• _REQUIRED WORK_
Each line of the entries that mentions the string "lymphoma" needs to be reported.

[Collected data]
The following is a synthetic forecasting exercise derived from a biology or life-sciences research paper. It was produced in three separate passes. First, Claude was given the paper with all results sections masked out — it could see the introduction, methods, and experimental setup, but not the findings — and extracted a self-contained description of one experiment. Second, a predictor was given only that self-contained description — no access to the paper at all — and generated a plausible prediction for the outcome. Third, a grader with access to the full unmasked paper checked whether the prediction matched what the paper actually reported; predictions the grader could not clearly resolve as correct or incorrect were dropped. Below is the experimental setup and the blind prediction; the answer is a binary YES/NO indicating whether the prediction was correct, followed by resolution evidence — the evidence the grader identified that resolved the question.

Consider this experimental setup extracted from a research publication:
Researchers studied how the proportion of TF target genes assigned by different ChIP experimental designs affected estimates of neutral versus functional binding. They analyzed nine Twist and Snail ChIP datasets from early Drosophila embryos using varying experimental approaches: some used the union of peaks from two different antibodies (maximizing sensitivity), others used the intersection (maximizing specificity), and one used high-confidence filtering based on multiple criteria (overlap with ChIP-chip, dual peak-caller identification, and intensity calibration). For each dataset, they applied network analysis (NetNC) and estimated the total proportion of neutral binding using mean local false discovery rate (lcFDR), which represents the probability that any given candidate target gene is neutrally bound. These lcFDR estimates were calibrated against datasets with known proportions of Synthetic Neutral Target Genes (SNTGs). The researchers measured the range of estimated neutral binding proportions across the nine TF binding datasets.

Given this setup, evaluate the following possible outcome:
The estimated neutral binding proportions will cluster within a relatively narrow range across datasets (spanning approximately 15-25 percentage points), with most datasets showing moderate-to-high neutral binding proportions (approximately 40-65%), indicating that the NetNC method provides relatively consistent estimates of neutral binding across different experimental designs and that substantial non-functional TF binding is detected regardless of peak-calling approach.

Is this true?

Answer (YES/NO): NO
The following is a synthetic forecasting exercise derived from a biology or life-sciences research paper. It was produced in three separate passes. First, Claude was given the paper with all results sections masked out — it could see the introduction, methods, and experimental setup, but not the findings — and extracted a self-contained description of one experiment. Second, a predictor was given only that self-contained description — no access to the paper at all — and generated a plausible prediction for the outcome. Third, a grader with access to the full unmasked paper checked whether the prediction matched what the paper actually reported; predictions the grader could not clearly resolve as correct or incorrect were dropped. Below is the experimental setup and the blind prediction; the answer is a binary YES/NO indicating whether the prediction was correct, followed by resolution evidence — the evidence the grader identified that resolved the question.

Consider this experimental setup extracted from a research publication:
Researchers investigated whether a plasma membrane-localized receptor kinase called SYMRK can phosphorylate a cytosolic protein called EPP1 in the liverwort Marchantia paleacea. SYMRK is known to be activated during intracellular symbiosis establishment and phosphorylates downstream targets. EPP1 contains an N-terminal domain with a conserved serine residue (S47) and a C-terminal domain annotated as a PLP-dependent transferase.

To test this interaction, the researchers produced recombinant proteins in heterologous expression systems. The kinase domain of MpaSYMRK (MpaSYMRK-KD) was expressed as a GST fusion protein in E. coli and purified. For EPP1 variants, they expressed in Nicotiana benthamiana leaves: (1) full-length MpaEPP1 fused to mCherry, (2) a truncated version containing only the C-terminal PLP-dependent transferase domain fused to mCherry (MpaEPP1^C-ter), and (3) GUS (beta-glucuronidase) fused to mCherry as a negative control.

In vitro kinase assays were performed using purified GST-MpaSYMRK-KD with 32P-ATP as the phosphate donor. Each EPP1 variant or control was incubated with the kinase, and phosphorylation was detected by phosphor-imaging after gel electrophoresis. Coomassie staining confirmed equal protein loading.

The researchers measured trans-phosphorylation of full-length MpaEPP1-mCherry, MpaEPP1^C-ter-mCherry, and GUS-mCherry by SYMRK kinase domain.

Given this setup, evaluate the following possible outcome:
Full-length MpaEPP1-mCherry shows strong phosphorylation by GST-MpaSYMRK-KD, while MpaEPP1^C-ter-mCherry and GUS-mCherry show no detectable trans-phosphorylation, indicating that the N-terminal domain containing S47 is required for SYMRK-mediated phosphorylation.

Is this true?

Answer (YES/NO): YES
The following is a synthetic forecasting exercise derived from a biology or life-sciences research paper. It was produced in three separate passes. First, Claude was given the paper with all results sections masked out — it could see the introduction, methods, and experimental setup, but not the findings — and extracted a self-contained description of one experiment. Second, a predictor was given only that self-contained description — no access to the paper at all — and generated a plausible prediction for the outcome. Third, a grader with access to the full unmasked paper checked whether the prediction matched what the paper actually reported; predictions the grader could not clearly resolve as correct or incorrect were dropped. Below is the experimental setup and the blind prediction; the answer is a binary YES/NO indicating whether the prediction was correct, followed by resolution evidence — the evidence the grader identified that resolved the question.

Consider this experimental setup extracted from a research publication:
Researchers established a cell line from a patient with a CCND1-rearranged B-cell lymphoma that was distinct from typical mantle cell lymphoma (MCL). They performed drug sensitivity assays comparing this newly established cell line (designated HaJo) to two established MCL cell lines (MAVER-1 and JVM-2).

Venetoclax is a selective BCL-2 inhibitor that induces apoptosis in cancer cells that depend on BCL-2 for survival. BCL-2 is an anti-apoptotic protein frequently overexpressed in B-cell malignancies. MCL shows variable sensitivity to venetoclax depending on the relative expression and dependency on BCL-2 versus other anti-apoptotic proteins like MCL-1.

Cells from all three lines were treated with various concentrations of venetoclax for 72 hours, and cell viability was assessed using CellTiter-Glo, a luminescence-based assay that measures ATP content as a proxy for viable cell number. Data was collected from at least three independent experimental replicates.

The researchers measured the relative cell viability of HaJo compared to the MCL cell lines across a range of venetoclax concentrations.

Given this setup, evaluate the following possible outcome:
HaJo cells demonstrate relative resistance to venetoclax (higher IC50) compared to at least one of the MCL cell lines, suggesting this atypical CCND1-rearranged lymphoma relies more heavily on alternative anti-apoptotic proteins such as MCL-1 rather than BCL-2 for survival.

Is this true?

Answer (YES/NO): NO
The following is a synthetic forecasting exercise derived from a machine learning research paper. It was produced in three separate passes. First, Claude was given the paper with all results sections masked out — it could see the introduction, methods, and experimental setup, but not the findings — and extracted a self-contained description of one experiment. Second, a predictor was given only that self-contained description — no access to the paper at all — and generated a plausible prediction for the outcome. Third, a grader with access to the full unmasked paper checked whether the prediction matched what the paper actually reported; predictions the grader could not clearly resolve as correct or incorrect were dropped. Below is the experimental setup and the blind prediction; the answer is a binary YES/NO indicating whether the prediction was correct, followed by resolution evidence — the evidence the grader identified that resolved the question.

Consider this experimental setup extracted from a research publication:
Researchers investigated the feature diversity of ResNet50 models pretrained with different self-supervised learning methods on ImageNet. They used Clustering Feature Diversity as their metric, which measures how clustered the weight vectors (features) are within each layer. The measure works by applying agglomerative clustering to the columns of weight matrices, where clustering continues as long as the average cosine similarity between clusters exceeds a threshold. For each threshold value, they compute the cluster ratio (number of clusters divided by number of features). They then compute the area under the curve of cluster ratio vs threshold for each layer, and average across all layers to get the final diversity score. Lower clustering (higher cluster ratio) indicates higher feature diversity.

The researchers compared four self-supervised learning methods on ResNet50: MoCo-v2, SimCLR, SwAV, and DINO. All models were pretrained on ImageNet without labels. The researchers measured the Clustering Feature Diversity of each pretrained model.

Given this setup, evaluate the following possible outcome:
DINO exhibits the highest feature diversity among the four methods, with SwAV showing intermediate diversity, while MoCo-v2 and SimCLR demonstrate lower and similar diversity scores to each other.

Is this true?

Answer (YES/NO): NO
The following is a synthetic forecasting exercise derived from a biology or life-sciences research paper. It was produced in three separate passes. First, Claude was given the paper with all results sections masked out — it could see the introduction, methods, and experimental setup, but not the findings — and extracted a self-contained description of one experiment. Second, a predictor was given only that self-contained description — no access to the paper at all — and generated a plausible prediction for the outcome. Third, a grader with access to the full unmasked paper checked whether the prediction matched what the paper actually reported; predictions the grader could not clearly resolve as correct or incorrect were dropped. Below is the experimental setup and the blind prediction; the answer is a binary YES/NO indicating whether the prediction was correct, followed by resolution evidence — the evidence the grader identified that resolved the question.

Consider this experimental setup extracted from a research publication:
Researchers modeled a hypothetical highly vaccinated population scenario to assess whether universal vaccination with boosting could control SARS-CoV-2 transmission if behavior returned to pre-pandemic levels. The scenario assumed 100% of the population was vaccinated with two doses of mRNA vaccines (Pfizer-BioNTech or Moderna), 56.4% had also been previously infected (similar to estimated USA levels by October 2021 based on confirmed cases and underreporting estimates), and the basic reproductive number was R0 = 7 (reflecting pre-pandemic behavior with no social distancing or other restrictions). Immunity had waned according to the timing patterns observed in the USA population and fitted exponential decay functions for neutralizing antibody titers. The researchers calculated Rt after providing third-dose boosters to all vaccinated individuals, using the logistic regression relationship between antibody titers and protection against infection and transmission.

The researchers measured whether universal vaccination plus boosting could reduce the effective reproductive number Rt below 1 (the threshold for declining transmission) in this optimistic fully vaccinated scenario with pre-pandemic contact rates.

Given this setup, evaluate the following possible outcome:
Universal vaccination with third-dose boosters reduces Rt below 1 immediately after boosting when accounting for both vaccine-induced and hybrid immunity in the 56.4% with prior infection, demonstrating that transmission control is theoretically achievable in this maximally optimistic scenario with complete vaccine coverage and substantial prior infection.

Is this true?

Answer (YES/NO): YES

• _EXPECTED OUTPUT_
Researchers established a cell line from a patient with a CCND1-rearranged B-cell lymphoma that was distinct from typical mantle cell lymphoma (MCL). They performed drug sensitivity assays comparing this newly established cell line (designated HaJo) to two established MCL cell lines (MAVER-1 and JVM-2).
HaJo cells demonstrate relative resistance to venetoclax (higher IC50) compared to at least one of the MCL cell lines, suggesting this atypical CCND1-rearranged lymphoma relies more heavily on alternative anti-apoptotic proteins such as MCL-1 rather than BCL-2 for survival.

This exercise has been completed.